Così l’antico calice della religione sciamanica era stato sì conservato, ma la tradizione ne aveva fatto il calice dove era stato raccolto
il sangue della vittima per eccellenza, il Salvatore dell’umanità. Probabilmente Nascien fu il primo sacerdote druidico ad accettare il sincretismo tra la vecchia e la nuova religione. Dunque Elaine sarebbe stata l’ultima discendente di una schiatta di sacerdoti di questa religione « mista », che adorava Cristo attraverso i simboli dell’antica religione; e sappiamo che giacere con la sacerdotessa o « prostituta sacra » è una delle caratteristiche della religione sciamanica, visto che era praticato anche nella Palestina preisraelitica, perché i profeti ebraici si scagliarono ripetutamente e terribilmente contro questa pratica.
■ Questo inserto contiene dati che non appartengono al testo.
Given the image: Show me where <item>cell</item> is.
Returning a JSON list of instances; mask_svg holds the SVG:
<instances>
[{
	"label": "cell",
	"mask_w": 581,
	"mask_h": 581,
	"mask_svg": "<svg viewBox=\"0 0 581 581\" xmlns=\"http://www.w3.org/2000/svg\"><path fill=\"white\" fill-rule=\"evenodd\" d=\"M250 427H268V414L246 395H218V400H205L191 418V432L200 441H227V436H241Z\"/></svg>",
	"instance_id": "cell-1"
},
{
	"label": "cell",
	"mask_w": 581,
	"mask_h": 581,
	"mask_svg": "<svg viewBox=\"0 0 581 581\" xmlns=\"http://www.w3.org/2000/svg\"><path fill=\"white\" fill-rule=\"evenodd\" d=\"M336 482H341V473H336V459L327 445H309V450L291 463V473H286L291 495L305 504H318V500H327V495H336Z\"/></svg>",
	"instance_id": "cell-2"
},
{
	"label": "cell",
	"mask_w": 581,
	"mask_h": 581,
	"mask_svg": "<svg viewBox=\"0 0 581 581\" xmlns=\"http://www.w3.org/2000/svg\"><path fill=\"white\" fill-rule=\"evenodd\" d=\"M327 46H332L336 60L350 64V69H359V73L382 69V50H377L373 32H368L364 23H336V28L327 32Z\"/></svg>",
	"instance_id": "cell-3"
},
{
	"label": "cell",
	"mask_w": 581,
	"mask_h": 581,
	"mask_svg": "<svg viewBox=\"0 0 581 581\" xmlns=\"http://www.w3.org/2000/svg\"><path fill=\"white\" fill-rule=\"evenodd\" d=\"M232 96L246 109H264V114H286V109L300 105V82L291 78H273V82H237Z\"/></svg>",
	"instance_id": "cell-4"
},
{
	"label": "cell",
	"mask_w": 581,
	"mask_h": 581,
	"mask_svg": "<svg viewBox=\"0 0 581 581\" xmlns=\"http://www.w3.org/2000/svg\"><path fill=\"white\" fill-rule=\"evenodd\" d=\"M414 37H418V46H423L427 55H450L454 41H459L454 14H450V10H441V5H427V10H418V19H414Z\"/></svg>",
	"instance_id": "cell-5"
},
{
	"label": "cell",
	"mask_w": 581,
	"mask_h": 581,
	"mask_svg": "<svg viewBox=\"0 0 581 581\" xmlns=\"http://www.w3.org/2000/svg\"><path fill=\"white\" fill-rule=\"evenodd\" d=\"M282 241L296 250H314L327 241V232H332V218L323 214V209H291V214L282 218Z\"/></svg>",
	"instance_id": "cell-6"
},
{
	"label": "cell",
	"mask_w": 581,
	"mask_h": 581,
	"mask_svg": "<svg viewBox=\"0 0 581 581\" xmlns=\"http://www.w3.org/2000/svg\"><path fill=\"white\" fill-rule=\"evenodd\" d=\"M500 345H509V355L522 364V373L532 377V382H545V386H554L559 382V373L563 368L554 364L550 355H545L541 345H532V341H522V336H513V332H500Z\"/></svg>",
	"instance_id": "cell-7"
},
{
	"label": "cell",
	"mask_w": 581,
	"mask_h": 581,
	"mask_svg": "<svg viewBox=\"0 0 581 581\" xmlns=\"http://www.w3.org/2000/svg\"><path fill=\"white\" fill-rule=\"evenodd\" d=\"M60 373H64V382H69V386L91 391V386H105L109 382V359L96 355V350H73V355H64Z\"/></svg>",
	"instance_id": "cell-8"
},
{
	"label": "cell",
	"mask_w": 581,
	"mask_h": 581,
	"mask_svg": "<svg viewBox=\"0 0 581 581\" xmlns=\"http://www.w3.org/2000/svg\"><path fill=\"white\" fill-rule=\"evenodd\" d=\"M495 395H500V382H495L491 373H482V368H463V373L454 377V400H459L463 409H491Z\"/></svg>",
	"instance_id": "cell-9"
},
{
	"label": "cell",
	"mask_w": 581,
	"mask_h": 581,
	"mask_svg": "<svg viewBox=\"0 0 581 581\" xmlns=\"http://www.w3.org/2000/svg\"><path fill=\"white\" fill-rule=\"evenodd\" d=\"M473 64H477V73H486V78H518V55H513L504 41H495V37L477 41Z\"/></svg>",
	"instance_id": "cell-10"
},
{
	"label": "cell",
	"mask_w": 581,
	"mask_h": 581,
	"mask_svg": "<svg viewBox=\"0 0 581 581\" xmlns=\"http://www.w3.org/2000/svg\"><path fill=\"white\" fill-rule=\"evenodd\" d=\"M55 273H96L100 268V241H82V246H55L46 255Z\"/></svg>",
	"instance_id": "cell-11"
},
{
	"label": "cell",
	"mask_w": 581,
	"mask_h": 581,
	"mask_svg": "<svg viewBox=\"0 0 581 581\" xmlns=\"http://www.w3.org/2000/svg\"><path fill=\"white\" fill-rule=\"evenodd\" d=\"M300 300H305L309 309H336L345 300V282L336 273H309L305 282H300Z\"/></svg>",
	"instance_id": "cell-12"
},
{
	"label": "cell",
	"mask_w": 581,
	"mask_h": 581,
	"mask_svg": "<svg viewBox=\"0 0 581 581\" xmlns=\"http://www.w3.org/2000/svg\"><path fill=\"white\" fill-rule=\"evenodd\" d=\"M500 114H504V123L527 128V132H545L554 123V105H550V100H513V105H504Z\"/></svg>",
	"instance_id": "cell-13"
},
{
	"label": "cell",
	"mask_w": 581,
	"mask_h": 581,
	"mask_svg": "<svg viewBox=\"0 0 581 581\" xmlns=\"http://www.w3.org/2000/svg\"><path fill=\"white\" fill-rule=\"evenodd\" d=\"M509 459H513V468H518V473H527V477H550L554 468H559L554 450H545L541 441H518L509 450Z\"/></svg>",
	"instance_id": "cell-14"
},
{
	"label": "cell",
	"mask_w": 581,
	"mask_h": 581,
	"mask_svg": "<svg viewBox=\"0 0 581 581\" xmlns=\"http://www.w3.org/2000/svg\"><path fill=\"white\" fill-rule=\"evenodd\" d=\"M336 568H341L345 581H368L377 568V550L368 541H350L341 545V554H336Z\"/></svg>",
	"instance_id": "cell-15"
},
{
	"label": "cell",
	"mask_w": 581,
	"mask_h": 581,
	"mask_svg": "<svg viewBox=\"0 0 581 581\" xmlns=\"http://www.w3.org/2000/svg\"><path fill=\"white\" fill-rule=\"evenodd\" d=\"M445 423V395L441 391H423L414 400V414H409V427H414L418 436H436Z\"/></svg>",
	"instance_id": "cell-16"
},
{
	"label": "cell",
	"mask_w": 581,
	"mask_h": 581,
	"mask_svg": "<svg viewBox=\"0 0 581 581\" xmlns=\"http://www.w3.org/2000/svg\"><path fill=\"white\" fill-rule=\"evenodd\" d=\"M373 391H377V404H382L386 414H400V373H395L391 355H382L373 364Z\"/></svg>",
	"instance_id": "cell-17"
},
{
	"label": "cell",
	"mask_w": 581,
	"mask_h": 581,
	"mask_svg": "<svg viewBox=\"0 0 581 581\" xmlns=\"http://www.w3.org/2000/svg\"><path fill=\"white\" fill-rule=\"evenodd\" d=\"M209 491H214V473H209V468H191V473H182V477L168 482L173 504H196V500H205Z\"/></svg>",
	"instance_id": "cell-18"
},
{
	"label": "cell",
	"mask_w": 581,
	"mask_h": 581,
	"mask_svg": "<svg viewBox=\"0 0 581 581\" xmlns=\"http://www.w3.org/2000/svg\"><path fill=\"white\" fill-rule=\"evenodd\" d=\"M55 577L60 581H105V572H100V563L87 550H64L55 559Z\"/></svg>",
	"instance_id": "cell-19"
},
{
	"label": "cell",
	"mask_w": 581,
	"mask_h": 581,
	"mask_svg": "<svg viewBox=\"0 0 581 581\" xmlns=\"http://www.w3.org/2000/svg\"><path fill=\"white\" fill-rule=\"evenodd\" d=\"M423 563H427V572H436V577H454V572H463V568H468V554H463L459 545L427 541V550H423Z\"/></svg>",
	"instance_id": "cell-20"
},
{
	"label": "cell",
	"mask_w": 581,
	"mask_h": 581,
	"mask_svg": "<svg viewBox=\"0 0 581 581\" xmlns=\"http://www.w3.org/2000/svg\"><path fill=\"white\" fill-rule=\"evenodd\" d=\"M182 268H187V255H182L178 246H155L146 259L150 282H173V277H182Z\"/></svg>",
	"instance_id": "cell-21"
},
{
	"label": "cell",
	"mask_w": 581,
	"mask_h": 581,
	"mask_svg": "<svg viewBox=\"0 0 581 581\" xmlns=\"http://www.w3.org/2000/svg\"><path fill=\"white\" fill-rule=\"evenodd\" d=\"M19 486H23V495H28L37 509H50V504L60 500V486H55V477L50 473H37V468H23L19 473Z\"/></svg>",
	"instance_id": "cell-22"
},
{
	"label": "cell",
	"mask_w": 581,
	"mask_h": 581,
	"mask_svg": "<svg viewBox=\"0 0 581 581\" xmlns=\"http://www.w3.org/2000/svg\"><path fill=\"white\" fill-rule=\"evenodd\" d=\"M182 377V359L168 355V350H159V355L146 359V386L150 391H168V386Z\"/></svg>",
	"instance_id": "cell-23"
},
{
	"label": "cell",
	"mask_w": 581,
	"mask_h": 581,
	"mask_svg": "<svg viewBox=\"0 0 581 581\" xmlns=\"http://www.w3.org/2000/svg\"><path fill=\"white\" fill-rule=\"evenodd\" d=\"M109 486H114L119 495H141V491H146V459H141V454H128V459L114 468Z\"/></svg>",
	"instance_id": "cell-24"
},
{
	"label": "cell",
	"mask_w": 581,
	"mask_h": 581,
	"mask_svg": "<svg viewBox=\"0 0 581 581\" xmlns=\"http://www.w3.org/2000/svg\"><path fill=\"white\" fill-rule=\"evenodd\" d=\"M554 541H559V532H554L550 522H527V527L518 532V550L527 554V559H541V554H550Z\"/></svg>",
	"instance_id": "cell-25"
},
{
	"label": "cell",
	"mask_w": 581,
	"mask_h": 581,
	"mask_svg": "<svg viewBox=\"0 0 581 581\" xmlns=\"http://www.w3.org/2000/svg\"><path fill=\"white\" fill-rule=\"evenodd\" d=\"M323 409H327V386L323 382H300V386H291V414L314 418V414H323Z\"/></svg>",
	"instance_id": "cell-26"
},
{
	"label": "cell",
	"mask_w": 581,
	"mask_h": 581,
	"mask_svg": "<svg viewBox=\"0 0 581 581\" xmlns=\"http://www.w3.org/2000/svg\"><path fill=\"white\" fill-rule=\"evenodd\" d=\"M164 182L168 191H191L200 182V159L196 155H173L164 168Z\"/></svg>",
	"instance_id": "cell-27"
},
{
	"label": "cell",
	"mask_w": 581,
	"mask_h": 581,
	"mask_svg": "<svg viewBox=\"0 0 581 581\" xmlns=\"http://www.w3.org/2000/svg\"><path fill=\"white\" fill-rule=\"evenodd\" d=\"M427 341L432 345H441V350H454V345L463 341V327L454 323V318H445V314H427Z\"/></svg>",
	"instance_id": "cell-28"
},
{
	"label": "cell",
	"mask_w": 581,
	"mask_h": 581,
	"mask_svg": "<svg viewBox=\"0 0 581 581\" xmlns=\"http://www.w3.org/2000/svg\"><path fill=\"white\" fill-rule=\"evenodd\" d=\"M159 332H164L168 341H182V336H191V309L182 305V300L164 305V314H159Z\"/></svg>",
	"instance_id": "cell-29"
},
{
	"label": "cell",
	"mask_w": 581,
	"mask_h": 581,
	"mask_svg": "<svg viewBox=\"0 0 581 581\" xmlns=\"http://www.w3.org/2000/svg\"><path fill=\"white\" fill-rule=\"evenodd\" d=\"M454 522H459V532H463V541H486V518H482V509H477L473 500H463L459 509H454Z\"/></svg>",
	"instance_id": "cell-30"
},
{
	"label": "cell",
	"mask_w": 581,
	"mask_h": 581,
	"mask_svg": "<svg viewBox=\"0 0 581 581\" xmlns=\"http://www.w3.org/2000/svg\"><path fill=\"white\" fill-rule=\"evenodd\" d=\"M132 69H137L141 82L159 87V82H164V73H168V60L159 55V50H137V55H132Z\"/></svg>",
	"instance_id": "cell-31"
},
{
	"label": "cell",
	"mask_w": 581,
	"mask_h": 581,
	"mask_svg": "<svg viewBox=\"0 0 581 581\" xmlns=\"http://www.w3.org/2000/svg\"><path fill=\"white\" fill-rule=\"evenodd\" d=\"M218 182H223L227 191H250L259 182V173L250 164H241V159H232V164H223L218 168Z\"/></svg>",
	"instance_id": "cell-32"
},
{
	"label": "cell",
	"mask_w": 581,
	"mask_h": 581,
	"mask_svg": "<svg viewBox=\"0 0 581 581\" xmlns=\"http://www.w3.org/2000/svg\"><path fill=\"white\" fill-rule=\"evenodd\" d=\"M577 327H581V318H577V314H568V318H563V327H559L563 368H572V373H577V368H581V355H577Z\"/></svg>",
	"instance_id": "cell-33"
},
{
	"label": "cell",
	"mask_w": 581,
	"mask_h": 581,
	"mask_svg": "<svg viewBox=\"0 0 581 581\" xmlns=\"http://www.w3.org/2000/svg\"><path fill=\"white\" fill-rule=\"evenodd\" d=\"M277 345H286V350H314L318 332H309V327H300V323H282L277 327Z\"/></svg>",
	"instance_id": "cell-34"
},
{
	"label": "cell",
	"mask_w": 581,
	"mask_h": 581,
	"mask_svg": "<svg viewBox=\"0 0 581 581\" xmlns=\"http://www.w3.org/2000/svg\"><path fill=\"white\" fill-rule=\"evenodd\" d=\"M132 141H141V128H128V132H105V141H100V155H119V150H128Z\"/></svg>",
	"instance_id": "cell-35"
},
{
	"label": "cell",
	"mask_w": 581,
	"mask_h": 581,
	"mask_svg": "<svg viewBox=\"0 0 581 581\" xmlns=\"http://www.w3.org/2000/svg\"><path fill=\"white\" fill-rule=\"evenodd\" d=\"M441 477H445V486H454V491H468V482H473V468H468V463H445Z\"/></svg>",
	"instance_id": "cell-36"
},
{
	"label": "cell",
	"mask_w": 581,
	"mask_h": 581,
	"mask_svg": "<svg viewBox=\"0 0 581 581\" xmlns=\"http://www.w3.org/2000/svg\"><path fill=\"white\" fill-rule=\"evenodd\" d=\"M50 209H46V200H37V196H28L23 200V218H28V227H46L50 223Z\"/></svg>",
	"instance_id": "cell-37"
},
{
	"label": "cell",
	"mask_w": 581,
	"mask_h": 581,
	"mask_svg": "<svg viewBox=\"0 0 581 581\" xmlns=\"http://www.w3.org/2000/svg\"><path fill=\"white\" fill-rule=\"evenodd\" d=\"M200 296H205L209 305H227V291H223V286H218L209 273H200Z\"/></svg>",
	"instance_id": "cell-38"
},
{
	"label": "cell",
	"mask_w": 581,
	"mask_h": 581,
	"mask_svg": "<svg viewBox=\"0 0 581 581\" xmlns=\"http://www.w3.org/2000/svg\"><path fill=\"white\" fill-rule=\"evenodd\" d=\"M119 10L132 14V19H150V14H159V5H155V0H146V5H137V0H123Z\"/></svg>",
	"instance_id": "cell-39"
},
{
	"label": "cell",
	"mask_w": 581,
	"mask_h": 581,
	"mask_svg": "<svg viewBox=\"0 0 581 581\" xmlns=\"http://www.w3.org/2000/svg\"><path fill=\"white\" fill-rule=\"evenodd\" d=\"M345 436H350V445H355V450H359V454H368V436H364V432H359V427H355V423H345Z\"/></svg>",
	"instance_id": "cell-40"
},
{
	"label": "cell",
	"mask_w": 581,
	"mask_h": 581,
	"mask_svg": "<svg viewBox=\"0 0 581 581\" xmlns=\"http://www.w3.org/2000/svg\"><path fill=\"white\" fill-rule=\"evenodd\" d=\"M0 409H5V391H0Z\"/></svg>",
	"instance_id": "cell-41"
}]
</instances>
Ad essa non si sottrasse neppure Lancillotto, che così concepì un nuovo « druido cristiano », Galahad appunto. Sempre secondo la favola, il Graal sarebbe stato conservato nella città palestinese di Sarras, affatto ignota, dal cui nome discenderebbe quello dei Saraceni, in un’epoca (quella dei regni romano-barbarici) in cui i Saraceni e l’Islam non esistevano ancora.

Insomma, da questa breve disamina di ciò che sappiamo su Artù ed i personaggi a lui collegati, visti anche alla luce dei fatti storici accertati, non possiamo acquisire certezze. Probabilmente è esistito un condottiero, forse il membro di una famiglia romana rimasta in Britannia dopo il ritiro delle legioni, che riuscì a compattare una parte dei Britanni per resistere alle invasioni delle popolazioni germaniche. Questa resistenza riuscì ad impedire che Cornovaglia e Cambria fossero assoggettate dagli invasori, almeno finchè questo condottiero fu in vita.

Non restano però, nella storiografia accettata, tracce evidenti del passaggio e dell’esistenza di questo mitico Re Artù, anche se è vero che questo nome, o alcuni nomi simili, si diffusero in Britannia negli anni in cui si sarebbe svolta la leggenda.

È esistito Artù?

Probabilmente no ma, per quel che ne sappiamo, potrebbe essere esistito.